Así rezaba el cartel sobre la puerta. Casi no reconoció el lugar. Las grandes puertas de madera rematadas en forja habían sido sustituidas por unas mecánicas de vidrio que se abrían al aproximarse a ellas. Al entrar, un gran pasillo central dirigía al visitante a un gran hall central que antes recordaba como la zona de las pescaderías. El suelo pulido y limpio no parecía el de un mercado, por no mencionar las paredes a las que habían sacado el ladrillo a la vista y cubierto por grandes fotografías iluminadas de lo que fue el lugar décadas atrás. Pero no fue el aspecto pulcro y moderno lo que más le llamó la atención. Aunque el número de clientes era elevado en la mayoría de los puestos, allí no había bullicio. Nadie gritaba al pedir el género, ni ningún vendedor anunciaba mercancía a los cuatro vientos. La acción transcurría como si estuviesen en un Carrefour.

Había llegado hasta allí y no se iba a ir con las manos vacías.

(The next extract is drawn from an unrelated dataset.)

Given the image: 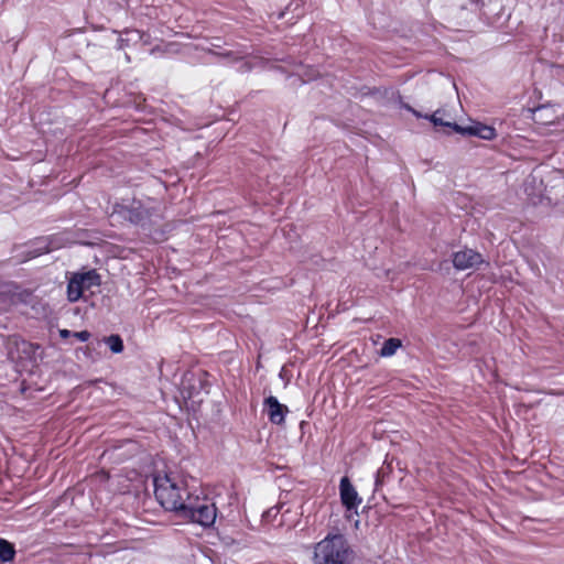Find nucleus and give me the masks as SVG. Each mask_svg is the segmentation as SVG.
I'll list each match as a JSON object with an SVG mask.
<instances>
[{"label": "nucleus", "mask_w": 564, "mask_h": 564, "mask_svg": "<svg viewBox=\"0 0 564 564\" xmlns=\"http://www.w3.org/2000/svg\"><path fill=\"white\" fill-rule=\"evenodd\" d=\"M153 484L158 502L165 510L180 514L187 502V496H192L187 481L177 474L165 473L155 475Z\"/></svg>", "instance_id": "obj_1"}, {"label": "nucleus", "mask_w": 564, "mask_h": 564, "mask_svg": "<svg viewBox=\"0 0 564 564\" xmlns=\"http://www.w3.org/2000/svg\"><path fill=\"white\" fill-rule=\"evenodd\" d=\"M355 552L343 534H328L314 545V564H355Z\"/></svg>", "instance_id": "obj_2"}, {"label": "nucleus", "mask_w": 564, "mask_h": 564, "mask_svg": "<svg viewBox=\"0 0 564 564\" xmlns=\"http://www.w3.org/2000/svg\"><path fill=\"white\" fill-rule=\"evenodd\" d=\"M111 217L129 221L130 224L145 227L156 223L160 214L155 207L147 206L139 200L129 205L116 203L112 207Z\"/></svg>", "instance_id": "obj_3"}, {"label": "nucleus", "mask_w": 564, "mask_h": 564, "mask_svg": "<svg viewBox=\"0 0 564 564\" xmlns=\"http://www.w3.org/2000/svg\"><path fill=\"white\" fill-rule=\"evenodd\" d=\"M204 528L212 527L217 518V508L207 497L187 496V502L178 514Z\"/></svg>", "instance_id": "obj_4"}, {"label": "nucleus", "mask_w": 564, "mask_h": 564, "mask_svg": "<svg viewBox=\"0 0 564 564\" xmlns=\"http://www.w3.org/2000/svg\"><path fill=\"white\" fill-rule=\"evenodd\" d=\"M100 285V275L96 270H89L83 273H74L67 283V299L69 302H77L85 291L93 286Z\"/></svg>", "instance_id": "obj_5"}, {"label": "nucleus", "mask_w": 564, "mask_h": 564, "mask_svg": "<svg viewBox=\"0 0 564 564\" xmlns=\"http://www.w3.org/2000/svg\"><path fill=\"white\" fill-rule=\"evenodd\" d=\"M452 262L456 270L464 271L477 269L484 262V258L473 249H464L453 253Z\"/></svg>", "instance_id": "obj_6"}, {"label": "nucleus", "mask_w": 564, "mask_h": 564, "mask_svg": "<svg viewBox=\"0 0 564 564\" xmlns=\"http://www.w3.org/2000/svg\"><path fill=\"white\" fill-rule=\"evenodd\" d=\"M339 495L343 506L348 511H357L359 505L362 502V499L359 497L357 490L347 476L340 479Z\"/></svg>", "instance_id": "obj_7"}, {"label": "nucleus", "mask_w": 564, "mask_h": 564, "mask_svg": "<svg viewBox=\"0 0 564 564\" xmlns=\"http://www.w3.org/2000/svg\"><path fill=\"white\" fill-rule=\"evenodd\" d=\"M453 130L459 134L474 135L482 140H492L497 135L495 128L480 122H476L466 127L453 123Z\"/></svg>", "instance_id": "obj_8"}, {"label": "nucleus", "mask_w": 564, "mask_h": 564, "mask_svg": "<svg viewBox=\"0 0 564 564\" xmlns=\"http://www.w3.org/2000/svg\"><path fill=\"white\" fill-rule=\"evenodd\" d=\"M264 410L267 411L269 421L272 424L281 425L284 423L285 414L289 412L286 405L279 402V400L270 395L263 401Z\"/></svg>", "instance_id": "obj_9"}, {"label": "nucleus", "mask_w": 564, "mask_h": 564, "mask_svg": "<svg viewBox=\"0 0 564 564\" xmlns=\"http://www.w3.org/2000/svg\"><path fill=\"white\" fill-rule=\"evenodd\" d=\"M533 119L540 124L547 126L554 123L557 116L552 106L543 105L533 110Z\"/></svg>", "instance_id": "obj_10"}, {"label": "nucleus", "mask_w": 564, "mask_h": 564, "mask_svg": "<svg viewBox=\"0 0 564 564\" xmlns=\"http://www.w3.org/2000/svg\"><path fill=\"white\" fill-rule=\"evenodd\" d=\"M142 37L138 30H126L117 41V48L123 50L130 45V43H137Z\"/></svg>", "instance_id": "obj_11"}, {"label": "nucleus", "mask_w": 564, "mask_h": 564, "mask_svg": "<svg viewBox=\"0 0 564 564\" xmlns=\"http://www.w3.org/2000/svg\"><path fill=\"white\" fill-rule=\"evenodd\" d=\"M401 346H402V343L399 338H394V337L389 338L383 343V345L379 351V355L381 357H391L397 352V350Z\"/></svg>", "instance_id": "obj_12"}, {"label": "nucleus", "mask_w": 564, "mask_h": 564, "mask_svg": "<svg viewBox=\"0 0 564 564\" xmlns=\"http://www.w3.org/2000/svg\"><path fill=\"white\" fill-rule=\"evenodd\" d=\"M105 343L113 354H120L124 348L123 340L119 335H110L106 337Z\"/></svg>", "instance_id": "obj_13"}, {"label": "nucleus", "mask_w": 564, "mask_h": 564, "mask_svg": "<svg viewBox=\"0 0 564 564\" xmlns=\"http://www.w3.org/2000/svg\"><path fill=\"white\" fill-rule=\"evenodd\" d=\"M392 473L390 464H383L376 474L375 487L378 490L386 481V478Z\"/></svg>", "instance_id": "obj_14"}, {"label": "nucleus", "mask_w": 564, "mask_h": 564, "mask_svg": "<svg viewBox=\"0 0 564 564\" xmlns=\"http://www.w3.org/2000/svg\"><path fill=\"white\" fill-rule=\"evenodd\" d=\"M440 113H441V111L437 110L434 113H432L431 116H425V118L429 119L435 127L440 126V127H448V128L453 129V123L454 122L444 121L438 116Z\"/></svg>", "instance_id": "obj_15"}, {"label": "nucleus", "mask_w": 564, "mask_h": 564, "mask_svg": "<svg viewBox=\"0 0 564 564\" xmlns=\"http://www.w3.org/2000/svg\"><path fill=\"white\" fill-rule=\"evenodd\" d=\"M215 55L220 56L223 58H227L230 62H237L239 59H242V57H243V54L241 52H234V51L215 53Z\"/></svg>", "instance_id": "obj_16"}, {"label": "nucleus", "mask_w": 564, "mask_h": 564, "mask_svg": "<svg viewBox=\"0 0 564 564\" xmlns=\"http://www.w3.org/2000/svg\"><path fill=\"white\" fill-rule=\"evenodd\" d=\"M73 337L80 341H87L90 338V333L88 330L73 332Z\"/></svg>", "instance_id": "obj_17"}, {"label": "nucleus", "mask_w": 564, "mask_h": 564, "mask_svg": "<svg viewBox=\"0 0 564 564\" xmlns=\"http://www.w3.org/2000/svg\"><path fill=\"white\" fill-rule=\"evenodd\" d=\"M59 336L62 338L73 337V332H70L68 329H59Z\"/></svg>", "instance_id": "obj_18"}, {"label": "nucleus", "mask_w": 564, "mask_h": 564, "mask_svg": "<svg viewBox=\"0 0 564 564\" xmlns=\"http://www.w3.org/2000/svg\"><path fill=\"white\" fill-rule=\"evenodd\" d=\"M206 376L205 372H202L198 377V383H199V389H204V382H203V377Z\"/></svg>", "instance_id": "obj_19"}, {"label": "nucleus", "mask_w": 564, "mask_h": 564, "mask_svg": "<svg viewBox=\"0 0 564 564\" xmlns=\"http://www.w3.org/2000/svg\"><path fill=\"white\" fill-rule=\"evenodd\" d=\"M273 511L275 512V514L279 512V509L278 508H272L270 510L267 511V514L268 516H273Z\"/></svg>", "instance_id": "obj_20"}, {"label": "nucleus", "mask_w": 564, "mask_h": 564, "mask_svg": "<svg viewBox=\"0 0 564 564\" xmlns=\"http://www.w3.org/2000/svg\"><path fill=\"white\" fill-rule=\"evenodd\" d=\"M273 511L275 512V514L279 512V509L278 508H272L270 510L267 511V514L268 516H273Z\"/></svg>", "instance_id": "obj_21"}, {"label": "nucleus", "mask_w": 564, "mask_h": 564, "mask_svg": "<svg viewBox=\"0 0 564 564\" xmlns=\"http://www.w3.org/2000/svg\"><path fill=\"white\" fill-rule=\"evenodd\" d=\"M408 109L417 118L422 117L420 112H417L416 110L412 109L411 107H408Z\"/></svg>", "instance_id": "obj_22"}, {"label": "nucleus", "mask_w": 564, "mask_h": 564, "mask_svg": "<svg viewBox=\"0 0 564 564\" xmlns=\"http://www.w3.org/2000/svg\"><path fill=\"white\" fill-rule=\"evenodd\" d=\"M561 69H564V66H556L555 74L558 75Z\"/></svg>", "instance_id": "obj_23"}]
</instances>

Tenía un nuevo trabajo, y eso era para celebrarlo. Calculó la cantidad que podía permitirse y optó por prepararse una combinación que llevaba tiempo rondándole la cabeza. Se dirigió a la charcutería que parecía más selecta en el pasillo central y adquirió un cuarto de kilo de cecina de León, que pidió cortada en virutas.

- No esperaba un corte a cuchillo, pero al menos algo más fino- le dirigió Cisco a la vendedora al extenderle el billete. Ésta lo ignoró y le devolvió los cambios sin dirigirle la mirada directamente. Compró el resto en la verdulería de la entrada y enfiló hacia su casa. Ya debía ser mediodía y sus tripas comenzaban a protestar.

Cinta esperaba impaciente arañando la puerta, pero al entrar en casa, como era habitual, se puso digna y altiva. Dándole la espalda, como si no estuviese esperándole desde hacía horas, se dirigió hacia la cocina sin mostrar su ansiedad. El actor se sentó y contó a su perrita los acontecimientos de la mañana. Eso le ayudó a ver con más claridad lo ridículo de la situación. Un falso mercado de barrio, con compradores y vendedores no muy auténticos y un trabajo que consistía en intentar engañar al mundo durante toda una jornada laboral. Pero a fin de cuentas no tenía nada que perder. Cuando terminó el relató se percató de que llevaba ya tres borjas de garnacha centenaria en el buche y aun no había echado un bocado. Así que mareado por los dulzones caldos se levantó y sacó de la bolsa la compra.

Extendió los largos filetes de cecina sobre el mármol de la cocina y dispuso sobre cada uno de ellos una lámina de aguacate que cortó a conciencia. Estaba en su punto y de color no andaba mal.

-Ninguno como el granadino- Pensó- Cierto que la inversión vale la pena.

Enrolló cada filete escondiendo en su interior su porción de aguacate y sus gotitas de aceite de oliva virgen extra. Los fue amontonando sobre una bandeja que sacó al salón para poder sentarse delante de la tele que no se molestó en encender. Se disgustó al recordar que no tenía pan, pero lo compensó el hecho de que tampoco le quedaban tomates para embadurnarlo, que para él era condición sine quanum. Lanzó un par de los brillantes y rojizos atillos al suelo, y Cinta no tardó nada en atacarlos. El montón restante se elevaba casi un palmo. Le faltó vino para engullir los últimos rollitos, pero la pereza y algo de sentido común le impidieron ir a abrir otra. Se tumbó en el mismo sofá y cayó en un sueño profundo. El telón, fue su último pensamiento, se levantaba de nuevo.